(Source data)
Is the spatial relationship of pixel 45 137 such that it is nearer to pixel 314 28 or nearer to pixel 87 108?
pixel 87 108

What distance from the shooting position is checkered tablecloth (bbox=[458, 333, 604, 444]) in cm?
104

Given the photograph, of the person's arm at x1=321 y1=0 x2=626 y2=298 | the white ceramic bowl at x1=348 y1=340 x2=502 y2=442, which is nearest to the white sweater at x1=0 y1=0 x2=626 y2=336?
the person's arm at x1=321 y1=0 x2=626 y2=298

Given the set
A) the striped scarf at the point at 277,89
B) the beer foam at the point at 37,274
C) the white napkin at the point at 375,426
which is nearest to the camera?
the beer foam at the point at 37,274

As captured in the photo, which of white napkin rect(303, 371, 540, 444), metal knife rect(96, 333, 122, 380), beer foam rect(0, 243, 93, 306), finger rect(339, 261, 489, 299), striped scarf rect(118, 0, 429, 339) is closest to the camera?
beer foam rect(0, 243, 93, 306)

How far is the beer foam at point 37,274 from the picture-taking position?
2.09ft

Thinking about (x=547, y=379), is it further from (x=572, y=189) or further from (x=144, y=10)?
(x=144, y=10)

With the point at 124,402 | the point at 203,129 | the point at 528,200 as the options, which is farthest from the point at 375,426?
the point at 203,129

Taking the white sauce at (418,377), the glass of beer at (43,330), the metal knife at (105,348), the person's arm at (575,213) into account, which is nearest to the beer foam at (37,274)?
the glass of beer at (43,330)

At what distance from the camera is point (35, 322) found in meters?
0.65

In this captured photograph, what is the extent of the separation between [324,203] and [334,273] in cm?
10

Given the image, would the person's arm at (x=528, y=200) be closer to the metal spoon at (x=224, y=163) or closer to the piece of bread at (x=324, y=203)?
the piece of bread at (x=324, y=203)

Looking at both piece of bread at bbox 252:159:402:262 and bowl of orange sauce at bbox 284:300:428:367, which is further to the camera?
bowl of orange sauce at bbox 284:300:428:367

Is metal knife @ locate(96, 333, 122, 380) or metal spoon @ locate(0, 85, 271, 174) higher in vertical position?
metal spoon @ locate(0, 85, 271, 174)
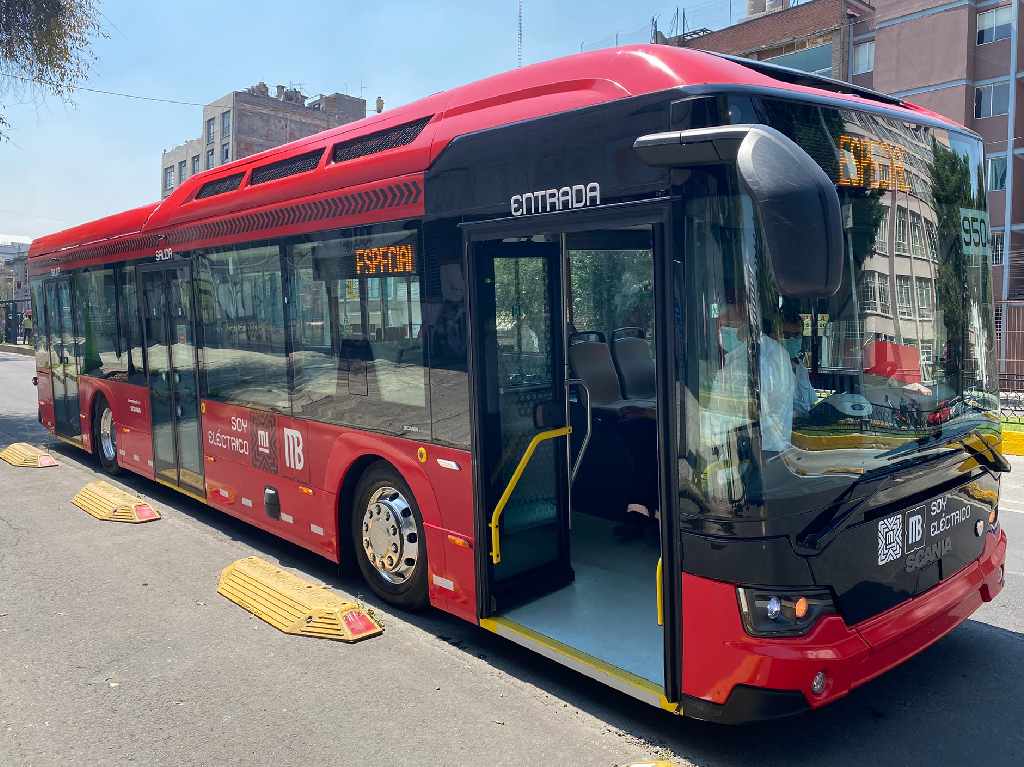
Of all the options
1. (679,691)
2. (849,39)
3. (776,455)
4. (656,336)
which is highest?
(849,39)

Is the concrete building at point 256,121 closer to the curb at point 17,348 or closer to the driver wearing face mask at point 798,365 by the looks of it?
the curb at point 17,348

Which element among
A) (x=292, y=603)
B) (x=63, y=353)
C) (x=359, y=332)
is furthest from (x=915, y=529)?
(x=63, y=353)

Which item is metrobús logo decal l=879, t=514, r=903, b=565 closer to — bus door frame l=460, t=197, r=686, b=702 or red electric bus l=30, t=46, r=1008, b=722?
red electric bus l=30, t=46, r=1008, b=722

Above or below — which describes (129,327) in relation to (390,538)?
above

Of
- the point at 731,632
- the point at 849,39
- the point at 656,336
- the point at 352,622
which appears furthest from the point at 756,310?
the point at 849,39

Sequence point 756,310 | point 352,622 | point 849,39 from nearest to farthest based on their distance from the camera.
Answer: point 756,310 → point 352,622 → point 849,39

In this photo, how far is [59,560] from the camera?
682 centimetres

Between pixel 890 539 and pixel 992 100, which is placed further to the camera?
pixel 992 100

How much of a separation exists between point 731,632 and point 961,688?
1797 millimetres

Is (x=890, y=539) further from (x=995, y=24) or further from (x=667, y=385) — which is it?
(x=995, y=24)

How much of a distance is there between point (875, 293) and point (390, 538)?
326cm

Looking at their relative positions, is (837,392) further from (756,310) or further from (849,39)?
(849,39)

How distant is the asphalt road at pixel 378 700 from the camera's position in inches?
148

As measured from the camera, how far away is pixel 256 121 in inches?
2751
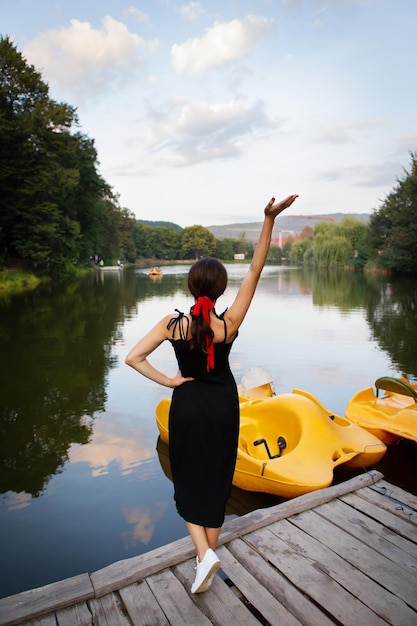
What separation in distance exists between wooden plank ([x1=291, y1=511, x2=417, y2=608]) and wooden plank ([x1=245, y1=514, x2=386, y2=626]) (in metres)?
0.20

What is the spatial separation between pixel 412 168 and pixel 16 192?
29786 millimetres

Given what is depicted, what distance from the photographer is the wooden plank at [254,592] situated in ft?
7.03

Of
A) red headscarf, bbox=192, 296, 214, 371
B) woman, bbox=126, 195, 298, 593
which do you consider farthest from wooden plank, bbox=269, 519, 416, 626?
red headscarf, bbox=192, 296, 214, 371

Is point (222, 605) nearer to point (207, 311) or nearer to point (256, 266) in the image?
point (207, 311)

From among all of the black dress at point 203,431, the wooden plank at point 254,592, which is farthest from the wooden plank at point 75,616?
the wooden plank at point 254,592

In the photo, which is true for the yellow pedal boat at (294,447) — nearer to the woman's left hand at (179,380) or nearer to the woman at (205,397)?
the woman at (205,397)

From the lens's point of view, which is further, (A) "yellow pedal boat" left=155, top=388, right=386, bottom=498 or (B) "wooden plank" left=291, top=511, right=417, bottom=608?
(A) "yellow pedal boat" left=155, top=388, right=386, bottom=498

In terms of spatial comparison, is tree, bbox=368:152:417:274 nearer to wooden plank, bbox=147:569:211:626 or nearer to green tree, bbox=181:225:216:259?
wooden plank, bbox=147:569:211:626

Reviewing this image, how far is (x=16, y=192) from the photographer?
27.8 m

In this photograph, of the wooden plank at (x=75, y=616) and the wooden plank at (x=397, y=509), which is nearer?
the wooden plank at (x=75, y=616)

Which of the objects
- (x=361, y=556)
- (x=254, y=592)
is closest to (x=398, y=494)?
(x=361, y=556)

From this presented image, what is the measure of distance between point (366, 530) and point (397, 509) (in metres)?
0.36

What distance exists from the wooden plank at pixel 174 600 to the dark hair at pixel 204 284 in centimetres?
120

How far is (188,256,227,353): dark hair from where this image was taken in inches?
85.0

#### [What the task asks]
Quote every entry above word for word, leaving the pictures out.

#### [Exercise solution]
Is the spatial relationship of pixel 45 137 such that it is nearer to pixel 314 28 or nearer to pixel 87 108?
pixel 87 108

What distance from the shooting position is checkered tablecloth (bbox=[458, 333, 604, 444]) in cm?
104

Given the photograph, of the person's arm at x1=321 y1=0 x2=626 y2=298 | the white ceramic bowl at x1=348 y1=340 x2=502 y2=442, which is nearest to the white sweater at x1=0 y1=0 x2=626 y2=336?
the person's arm at x1=321 y1=0 x2=626 y2=298

Given the set
A) the striped scarf at the point at 277,89
B) the beer foam at the point at 37,274
C) the white napkin at the point at 375,426
which is nearest to the camera?
the beer foam at the point at 37,274

As captured in the photo, which of white napkin rect(303, 371, 540, 444), metal knife rect(96, 333, 122, 380), beer foam rect(0, 243, 93, 306), finger rect(339, 261, 489, 299), striped scarf rect(118, 0, 429, 339) is closest to the camera?
beer foam rect(0, 243, 93, 306)

How far is the beer foam at point 37,274 from the picture-taking position?
2.09ft

Thinking about (x=547, y=379), is it further from (x=572, y=189) or further from (x=144, y=10)?
(x=144, y=10)

With the point at 124,402 | the point at 203,129 | the point at 528,200 as the options, which is farthest from the point at 375,426?
the point at 203,129

Taking the white sauce at (418,377), the glass of beer at (43,330), the metal knife at (105,348), the person's arm at (575,213) into account, which is nearest to the beer foam at (37,274)?
the glass of beer at (43,330)

At what distance from the camera is point (35, 322) found in meters?
0.65

In this captured photograph, what is the extent of the separation between [324,203] and [334,273] in cm?
10

Given the image, would the person's arm at (x=528, y=200) be closer to the metal spoon at (x=224, y=163) or closer to the piece of bread at (x=324, y=203)?
the piece of bread at (x=324, y=203)

Looking at both piece of bread at bbox 252:159:402:262 and bowl of orange sauce at bbox 284:300:428:367, which is further to the camera?
bowl of orange sauce at bbox 284:300:428:367

Is metal knife @ locate(96, 333, 122, 380) or metal spoon @ locate(0, 85, 271, 174) higher in vertical position?
metal spoon @ locate(0, 85, 271, 174)
Of all the options
1. (679,691)
2. (849,39)
3. (776,455)
4. (656,336)
which is highest?
(849,39)

Is the concrete building at point 256,121 closer to the curb at point 17,348 or closer to the driver wearing face mask at point 798,365 by the looks of it?
the curb at point 17,348

Which element among
A) (x=292, y=603)
B) (x=63, y=353)
C) (x=359, y=332)
is furthest from (x=915, y=529)?
(x=63, y=353)

Which item is metrobús logo decal l=879, t=514, r=903, b=565 closer to — bus door frame l=460, t=197, r=686, b=702 or red electric bus l=30, t=46, r=1008, b=722?
red electric bus l=30, t=46, r=1008, b=722

Above or below — which describes (129,327) in relation to (390,538)?
above

Of
- the point at 731,632
- the point at 849,39
- the point at 656,336
- the point at 352,622
which appears furthest from the point at 756,310?
the point at 849,39

Sequence point 756,310 | point 352,622 | point 849,39 from nearest to farthest based on their distance from the camera.
Answer: point 756,310 → point 352,622 → point 849,39

In this photo, how far is [59,560] from the camera?
682 centimetres

Between pixel 890 539 and pixel 992 100, which is placed further to the camera?
pixel 992 100

How much of a separation exists between point 731,632 and point 961,688?
1797 millimetres

Is (x=890, y=539) further from (x=995, y=24) or further from (x=667, y=385) — which is it?
(x=995, y=24)

How much of a distance is there between point (875, 293) and point (390, 538)?
326cm

Looking at their relative positions, is (837,392) further from (756,310) or further from (849,39)?
(849,39)

How distant is the asphalt road at pixel 378 700 from the camera's position in inches?
148

As measured from the camera, how far away is pixel 256 121 in inches?
2751
What separation in distance exists between wooden plank ([x1=291, y1=511, x2=417, y2=608]) and wooden plank ([x1=245, y1=514, x2=386, y2=626]) (in metres)?
0.20

What is the spatial separation between pixel 412 168 and pixel 16 192?
29786 millimetres

Given what is depicted, what distance from the photographer is the wooden plank at [254,592] situated in ft?
7.03

Of
A) red headscarf, bbox=192, 296, 214, 371
B) woman, bbox=126, 195, 298, 593
which do you consider farthest from wooden plank, bbox=269, 519, 416, 626?
red headscarf, bbox=192, 296, 214, 371

Is point (222, 605) nearer to point (207, 311) or nearer to point (256, 266) in the image?
point (207, 311)

From among all of the black dress at point 203,431, the wooden plank at point 254,592, which is farthest from the wooden plank at point 75,616?
the wooden plank at point 254,592

In the photo, which is true for the yellow pedal boat at (294,447) — nearer to the woman's left hand at (179,380) or nearer to the woman at (205,397)?
the woman at (205,397)

From the lens's point of view, which is further, (A) "yellow pedal boat" left=155, top=388, right=386, bottom=498 or (B) "wooden plank" left=291, top=511, right=417, bottom=608?
(A) "yellow pedal boat" left=155, top=388, right=386, bottom=498

In terms of spatial comparison, is tree, bbox=368:152:417:274 nearer to wooden plank, bbox=147:569:211:626 or nearer to green tree, bbox=181:225:216:259?
wooden plank, bbox=147:569:211:626

Reviewing this image, how far is (x=16, y=192) from the photographer?
27.8 m

In this photograph, of the wooden plank at (x=75, y=616) and the wooden plank at (x=397, y=509), which is nearer?
the wooden plank at (x=75, y=616)

Which of the objects
- (x=361, y=556)
- (x=254, y=592)
is closest to (x=398, y=494)?
(x=361, y=556)

From this presented image, what is the measure of distance between point (366, 530) and point (397, 509) (in metres)?
0.36

What distance exists from the wooden plank at pixel 174 600 to the dark hair at pixel 204 284 in centimetres?
120

How far is (188,256,227,353): dark hair from where this image was taken in inches?
85.0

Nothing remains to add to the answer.